**Tasks to carry out**
A - Retype the stretch of the market-losses forum thread from "Don't look at" through "or Republican congress.".
B - Write what comes next in the forum thread about stock market losses, picking up after its final post.

Out-Of-Phase

Out-Of-Phase

Audioholic General
I have lost money in both my retirement accounts since January 2 of this year.

Bear or Bull, this is a bunch of bull. Stop with all these loses.
 
Out-Of-Phase

Out-Of-Phase

Audioholic General
Normally bonds are good safety net. Not this time.
 
j_garcia

j_garcia

Audioholic Jedi
I have lost money in both my retirement accounts since January 2 of this year.

Bear or Bull, this is a bunch of bull. Stop with all these loses.
Don't look at it. Ride it out if you can and it always comes back. You only lose if you need to take it out because that is only on paper (screen) until you make it real.

to fix the market, need to get rid of all the left wing democrats
Funny how the largest bull markets came under Democrats then. CNBC and a Forbes article said neither is actually better for the market, but the best combo was Democratic President with a split or Republican congress.
 
lovinthehd

lovinthehd

Audioholic Jedi
Then again drumphy had no real plan except hoping covid wouldn't get in the way, which was loony.
 
R

rnatalli

Audioholic Ninja
to fix the market, need to get rid of all the left wing democrats
I have no love for the present democrats, but fail to see what politicians have to do with it; downturns happen regardless of what party is in power. In fact, the last two downturns (2008, 2020) which had deeper drawdowns happened under republican presidents, but I hardly blame them for it as the market could care less and does what it wants.

For passive investors holding retirement accounts or investing in lazy portfolios like the 60/40, Bogleheads, Golden Butterfly etc., downturns are normal. For active investors, there's some good two-sided action right now and with volatility climbing higher, selling premium isn't all too bad.
 
highfigh

highfigh

Seriously, I have no life.
I have lost money in both my retirement accounts since January 2 of this year.

Bear or Bull, this is a bunch of bull. Stop with all these loses.
OK, but what did it do over the last 10 years? You're looking at the short term and that leads to neurosis. That's the reason I hate dealing with it.
 
MaxInValrico

MaxInValrico

Senior Audioholic
Without supply and workers, how can you have a functional economy?
Supply is intermittent and improving as manufacturers shift to more reliable places to produce from. Right now it is a workers economy unlike the last 40 years. What is needed are low skilled workers (migrants) to fill those jobs that Americans won't do.

**Data for review**
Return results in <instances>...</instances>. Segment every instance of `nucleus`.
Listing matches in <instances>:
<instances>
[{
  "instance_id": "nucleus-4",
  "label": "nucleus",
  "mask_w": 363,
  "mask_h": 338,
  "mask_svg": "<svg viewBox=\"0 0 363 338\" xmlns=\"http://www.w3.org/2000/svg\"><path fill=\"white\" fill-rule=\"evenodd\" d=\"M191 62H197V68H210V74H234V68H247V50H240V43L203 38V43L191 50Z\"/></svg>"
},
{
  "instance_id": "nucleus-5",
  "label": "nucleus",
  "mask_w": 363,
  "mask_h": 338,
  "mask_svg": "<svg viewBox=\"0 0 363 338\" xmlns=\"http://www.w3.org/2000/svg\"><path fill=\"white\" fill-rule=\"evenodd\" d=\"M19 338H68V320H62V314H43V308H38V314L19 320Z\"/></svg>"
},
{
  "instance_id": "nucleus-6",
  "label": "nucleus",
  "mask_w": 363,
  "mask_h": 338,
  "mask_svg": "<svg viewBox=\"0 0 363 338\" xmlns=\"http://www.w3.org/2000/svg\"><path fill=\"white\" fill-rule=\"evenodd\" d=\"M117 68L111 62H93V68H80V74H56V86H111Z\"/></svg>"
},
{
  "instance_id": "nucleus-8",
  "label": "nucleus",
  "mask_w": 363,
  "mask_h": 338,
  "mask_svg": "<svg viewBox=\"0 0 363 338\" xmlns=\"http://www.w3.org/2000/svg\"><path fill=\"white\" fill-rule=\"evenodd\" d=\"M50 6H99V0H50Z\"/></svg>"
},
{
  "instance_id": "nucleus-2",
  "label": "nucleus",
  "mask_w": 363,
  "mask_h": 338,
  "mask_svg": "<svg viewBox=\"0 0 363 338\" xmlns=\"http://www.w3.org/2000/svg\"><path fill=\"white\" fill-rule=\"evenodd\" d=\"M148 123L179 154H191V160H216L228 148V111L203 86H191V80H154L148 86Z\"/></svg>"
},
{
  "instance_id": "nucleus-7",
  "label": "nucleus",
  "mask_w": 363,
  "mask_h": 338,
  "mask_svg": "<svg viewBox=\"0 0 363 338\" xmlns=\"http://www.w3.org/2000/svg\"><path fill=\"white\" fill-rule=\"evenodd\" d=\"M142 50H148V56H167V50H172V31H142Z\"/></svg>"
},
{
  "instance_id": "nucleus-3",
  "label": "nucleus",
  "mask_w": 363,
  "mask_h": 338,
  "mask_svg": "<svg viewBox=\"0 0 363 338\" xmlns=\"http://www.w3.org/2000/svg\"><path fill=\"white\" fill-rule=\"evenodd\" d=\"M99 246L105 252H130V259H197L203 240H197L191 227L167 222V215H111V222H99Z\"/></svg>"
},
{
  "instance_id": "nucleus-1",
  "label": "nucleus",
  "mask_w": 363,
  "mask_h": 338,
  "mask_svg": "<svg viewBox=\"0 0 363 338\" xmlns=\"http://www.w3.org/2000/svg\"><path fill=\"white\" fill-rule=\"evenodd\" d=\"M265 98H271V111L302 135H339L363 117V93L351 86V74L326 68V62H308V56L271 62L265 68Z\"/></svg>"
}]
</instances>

**Responses for each task**
A -
Don't look at it. Ride it out if you can and it always comes back. You only lose if you need to take it out because that is only on paper (screen) until you make it real.

to fix the market, need to get rid of all the left wing democrats
Funny how the largest bull markets came under Democrats then. CNBC and a Forbes article said neither is actually better for the market, but the best combo was Democratic President with a split or Republican congress.

B -
 
BoredSysAdmin

BoredSysAdmin

Audioholic Slumlord
Someone confuses the Stock market and the economy. they aren't the same thing, related yes - very much so, but not the same. Just because the previously feds artificially kept the stock market high but an unprecedented investment of taxpayers' money directly by buying market, doesn't mean everything was rosy underneath.
Covid, War in Ukraine - these both are huge factors affecting GLOBAL economies across the world.

Saudi's got greedy after stopping Russian oil exports - raising the prices of oil globally. This has absolutely nothing to do with anyone in the US gov.

After I set to ignore the obvious trolls, going back to OP - yes, we are very much in a bear market, I'd even going to call it - we are in recession already. My estimate is things will start to get better after the war in Ukraine stops, but I can't even begin to guess how soon it would be. (btw: Go Ukraine!)
 
Teetertotter?

Teetertotter?

Senior Audioholic
There are warnings and have to watch Bloomberg TV and or Fox Business every day or not. And read financials every day. Then there is your decision to move your 401K from moderate investment to Money Market or on hold, for example. You can make changes to your 401k's at any time. Got to watch the market and read and make adjustments, b/4 you lose too much and then jump back in, when you feel things are right.

I predict the stock market will get worse by Nov and not any better in 2023. Keep watching the stock market and read to form your judgement on investment. Maybe the 401K that you chose, is not that aggressive too. Ride it out?
 
Trell

Trell

Audioholic Spartan
Rebalance your portfolio as needed following your plan and otherwise ignore the market, unless you really can’t afford to loose. Invest as usual.

As for mutual funds fees: performance comes and goes but expenses are forever.
 
BoredSysAdmin

BoredSysAdmin

Audioholic Slumlord
@Trell - Investing in individual stocks has inherently more risk and index funds expenses are very low.
I bought Novavax stock at around $100, figuring it would cheap price. how wrong I was
 
Trell

Trell

Audioholic Spartan
@Trell - Investing in individual stocks has inherently more risk and index funds expenses are very low.
I bought Novavax stock at around $100, figuring it would cheap price. how wrong I was
I know that it’s much riskier to trade with individual stocks but the risk is not necessarily compensated with a higher return. Quite simply uncompensated risk? Can be fun, though.

Personally I only own low cost broad international index funds, except the bond funds that are Swedish bonds only as I live in Sweden that has a small domestic bond market.

For my stock funds I see that an international dip in stock market corresponds pretty well inversely to the Swedish Krona.
 
Mikado463

Mikado463

Audioholic Spartan
Right now it is a workers economy unlike the last 40 years.
and that is but one key component to inflation, along the Fed sitting on it's butt for 9 plus months and not doing anything with interest rates have with the other points mentioned gotten us to this point.

Of note is my old industry (railroading) which has historically been a leading indicator both into and out of previous recessions. Last year overall carloadings were down and I suspect there was 'fog in the air' due to COVID as well.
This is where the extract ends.